Given problem -
Write the next part of the passage about R timestamps shifting inside if_else(), picking up right after its final sentence.

I'm working with a dataset that has a lot of timestamps. There are some invalid timestamps which I try to identify and set to NA. Because if_else() forces me to have the same data type in both arms, I'm using as.POSIXct(NA) to encode such missing values.

Interestingly, the results differ when I invert the test (and change the true and false argument) in if_else().

Here is some code to illustrate my problems:

x <- tibble(
  A = parse_datetime("2020-08-18 19:00"),
  B = if_else(TRUE,               A, as.POSIXct(NA)),
  C = if_else(FALSE, as.POSIXct(NA),              A)
)

> x
# A tibble: 1 x 3
  A                   B                   C                  
  <dttm>              <dttm>              <dttm>             
1 2020-08-18 19:00:00 2020-08-18 19:00:00 2020-08-18 21:00:00

Any idea, why C is two hours later?

Source excerpt -
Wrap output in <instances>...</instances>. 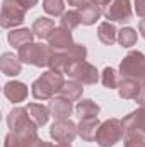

Answer -
Follow-up:

Based on the great answers below, I think a more readable solution should perhaps generate a missing datetime object with parse_datetime(NA_character_) and use this in the code instead of as.POSIXct().

R> NA_datetime_ <- parse_datetime(NA_character_)

R> x <- tibble(
  A = parse_datetime("2020-08-18 19:00"),
  B = if_else(TRUE,             A, NA_datetime_),
  C = if_else(FALSE, NA_datetime_,            A)
)

R> map(x, lubridate::tz)
$A
[1] "UTC"

$B
[1] "UTC"

$C
[1] "UTC"

Solution

  • At First, you need to know that parse_datetime() returns a date-time object with an tzone attribute default to UTC. You can use lubridate::tz(x$A) and attributes(x$A) to check it.

    From the document of if_else(), it said the true and false arguments must be the same type. All other attributes are taken from true. Hence, in part C of your tibble:

    C = if_else(FALSE, as.POSIXct(NA), A)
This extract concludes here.